The foregoing also establishes that permitting relocation of the child with the mother to Connecticut would not be in the child’s best interest (see Matter of Tropea v Tropea, 87 NY2d 727, 740-741 [1996]; Matter of Hrusovsky v Benjamin, 274 AD2d at 676). Although the mother cited her desire to promote a relationship between the child and his half sibling as one reason for seeking the relocation, she offered no evidence that such relocation was necessary to accomplish this goal, or that the relocation was otherwise necessary to enhance the child’s economic, emotional or educational welfare (see Matter of Tropea v Tropea, 87 NY2d at 740-741). Additionally, the father was able to provide more overall stability to the child and there was no evidence that the child’s relationship with his half sibling could not be adequately fostered through visitation arrangements (see id.; Matter of Winston v Gates, 64 AD3d 815, 816-818 [2009]). Finally, while not binding on this Court, we note that the Law Guardian fully supports Family Court’s determination to award primary physical custody to the father and to deny the *3 mother’s request for permission to relocate the child to Connecticut.
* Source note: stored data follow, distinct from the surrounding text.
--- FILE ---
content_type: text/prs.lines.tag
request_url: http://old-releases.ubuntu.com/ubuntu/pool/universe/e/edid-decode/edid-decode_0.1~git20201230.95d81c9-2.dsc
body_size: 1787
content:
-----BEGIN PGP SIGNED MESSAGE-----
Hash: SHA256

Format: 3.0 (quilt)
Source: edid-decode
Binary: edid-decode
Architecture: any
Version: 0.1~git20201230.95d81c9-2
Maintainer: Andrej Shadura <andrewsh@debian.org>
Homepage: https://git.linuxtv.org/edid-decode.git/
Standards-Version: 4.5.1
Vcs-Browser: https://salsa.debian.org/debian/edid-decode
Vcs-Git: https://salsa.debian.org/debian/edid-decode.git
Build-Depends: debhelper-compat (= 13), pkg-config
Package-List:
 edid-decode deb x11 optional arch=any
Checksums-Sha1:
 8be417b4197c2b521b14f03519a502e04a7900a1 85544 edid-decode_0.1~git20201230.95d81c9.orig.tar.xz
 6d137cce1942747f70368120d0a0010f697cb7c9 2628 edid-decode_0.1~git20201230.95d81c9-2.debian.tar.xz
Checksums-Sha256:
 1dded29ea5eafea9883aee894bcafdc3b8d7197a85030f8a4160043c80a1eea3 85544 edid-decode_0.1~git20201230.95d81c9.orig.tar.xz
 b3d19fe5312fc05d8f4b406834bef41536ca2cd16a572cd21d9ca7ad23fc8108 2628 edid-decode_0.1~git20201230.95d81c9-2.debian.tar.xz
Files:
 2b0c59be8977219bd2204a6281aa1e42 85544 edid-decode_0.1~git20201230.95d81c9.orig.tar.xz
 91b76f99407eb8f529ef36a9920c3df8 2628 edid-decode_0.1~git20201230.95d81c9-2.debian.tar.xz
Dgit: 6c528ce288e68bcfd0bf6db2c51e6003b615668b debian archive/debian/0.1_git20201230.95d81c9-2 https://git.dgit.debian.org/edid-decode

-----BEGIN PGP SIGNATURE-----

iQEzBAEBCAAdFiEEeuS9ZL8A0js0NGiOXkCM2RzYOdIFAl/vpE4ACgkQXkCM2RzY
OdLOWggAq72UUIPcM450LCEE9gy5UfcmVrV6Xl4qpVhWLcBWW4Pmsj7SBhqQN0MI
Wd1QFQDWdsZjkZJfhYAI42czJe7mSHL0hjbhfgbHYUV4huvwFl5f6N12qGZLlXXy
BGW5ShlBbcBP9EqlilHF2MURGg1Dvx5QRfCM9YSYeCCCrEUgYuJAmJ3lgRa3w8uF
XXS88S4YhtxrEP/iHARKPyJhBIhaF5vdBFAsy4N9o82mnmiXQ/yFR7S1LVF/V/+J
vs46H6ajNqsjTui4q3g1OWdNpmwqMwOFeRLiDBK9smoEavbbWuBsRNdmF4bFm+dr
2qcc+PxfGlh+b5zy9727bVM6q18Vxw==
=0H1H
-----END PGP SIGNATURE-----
Mercure, J.P., Rose, Lahtinen and Garry, JJ., concur.

ORDERED that the order is affirmed, without costs.

FOOTNOTES

FN1. The father apparently cross-petitioned for primary physical custody of the child, but that petition was not included in the record on appeal.

FN2. Due to his deployment, the mother’s husband did not appear at the trial. However, the mother testified that her husband was committed to the Navy for another two years and that he had not yet decided whether to reenlist at the end of that commitment.